Greek Textus Receptus
ειτα 1534 η 3588 επιθυμια 1939 συλλαβουσα 4815 5631 τικτει 5088 5719 αμαρτιαν 266 η 3588 δε 1161 αμαρτια 266 αποτελεσθεισα 658 5685 αποκυει 616 5719 θανατον 2288
Vincent's NT Word Studies
15. The lust. Note the article, omitted in A.V. The peculiar lust of his own.
Hath conceived (sullabousa). Lit., having conceived.
Bringeth forth (tiktei). Metaphor of the mother. Rev. beareth.
When it is finished (apotelesqeisa). Better, Rev., when it is full grown. Not when the course of a sinful life is completed; but when sin has reached its full development.

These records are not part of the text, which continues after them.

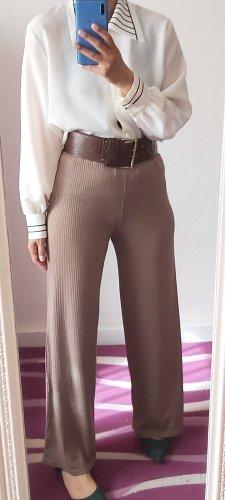 Atmosphere Wełniane spodnie beżowy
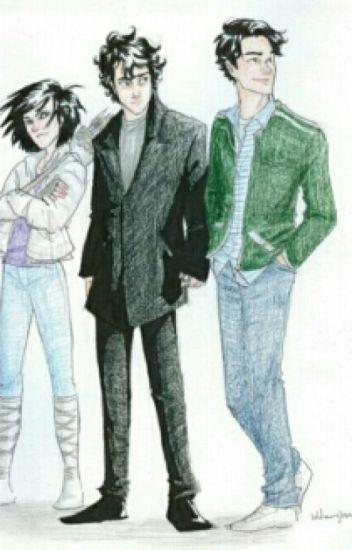 Percy Jackson At Hogwarts (Percy Jackson And Harry Potter Crossover)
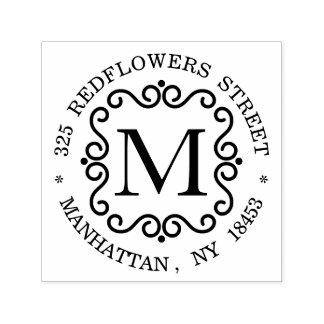 Monogramm-Adressen-Briefmarke Permastempel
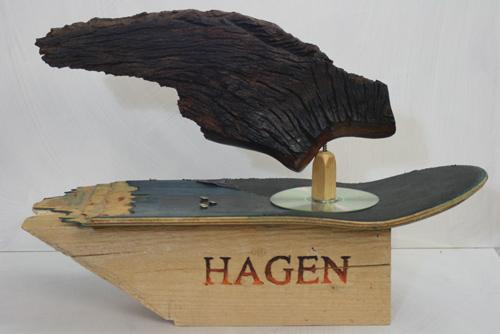 cw5_Hagen_rechts-55sf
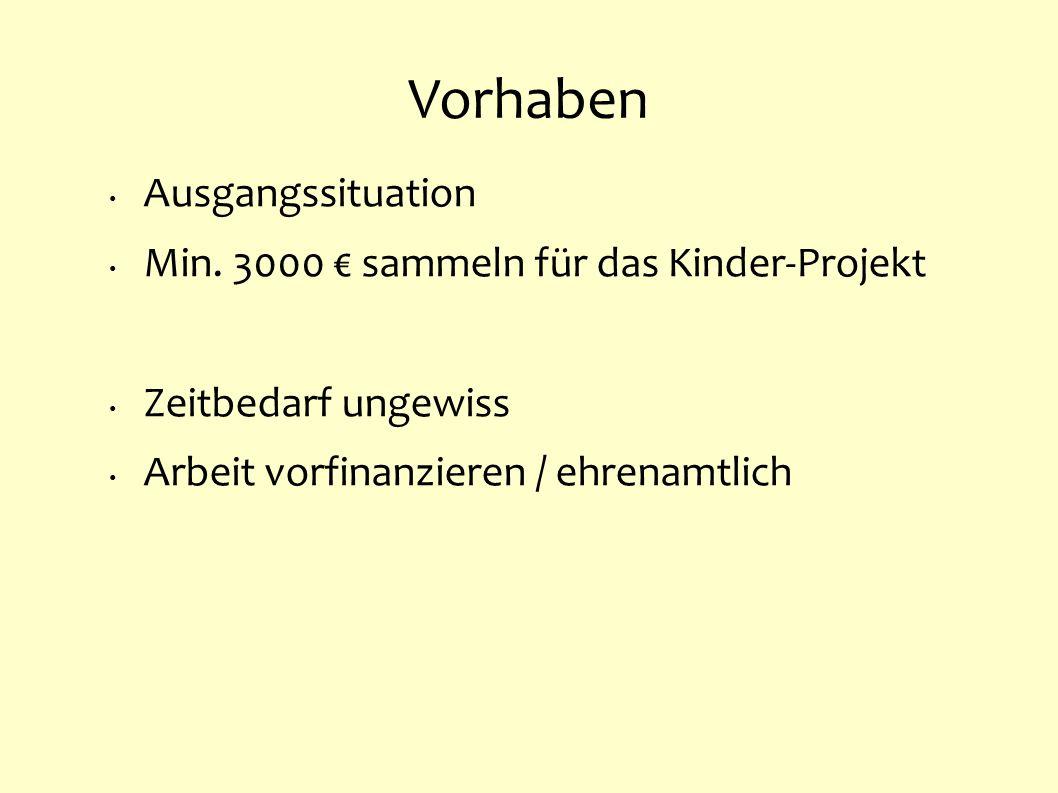Vorhaben Ausgangssituation Min. 3000 € sammeln für das Kinder-Projekt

Bringeth forth (apokuei). A different verb from the preceding, bringeth forth. Rev. has rendered tiktei, beareth, in order to avoid the repetition of bringeth forth. The verb is used by James only, here and at ver. 18. The image is interpreted in two ways. Either (1) Sin, figured as female, is already pregnant with death and, when full grown, bringeth forth death (so Rev., and the majority of commentators). "The harlot, Lust, draws away and entices the man. The guilty union is committed by the will embracing the temptress: the consequence is that she beareth sin.... Then the sin, that particular sin, when grown up, herself, as if all along pregnant with it, bringeth forth death" (Alford). Or (2) Sin, figured as male, when it has reached maturity, becomes the begetter of death. So the Vulgate, generat, and Wyc., gendereth. I am inclined to prefer this, since the other seems somewhat forced. It has the high endorsement of Bishop Lightfoot. There is a suggestive parallel passage in the "Agamemnon" of Aeschylus, 751-771:
"There is a saying old, Uttered in ancient days, That human bliss, full grown, Genders, and dies not childless: And, for the coming race, Springs woe insatiate from prosperity. But I alone Cherish within my breast another thought. The impious deed Begets a numerous brood alike in kind; While households ruled by right inflexible Blossom with offspring fair. Insolence old In men depraved begetteth insolence, Which springs afresh from time to time As comes the day of doom, and fresh creates In Ate's dismal halls Fierce wrath from light, Unhallowed Daring, fiend invincible, Unconquered, with its parents' likeness stamped."
The magnificent passage in Milton's "Paradise Lost," ii., 760-801, is elaborated from these verses of James.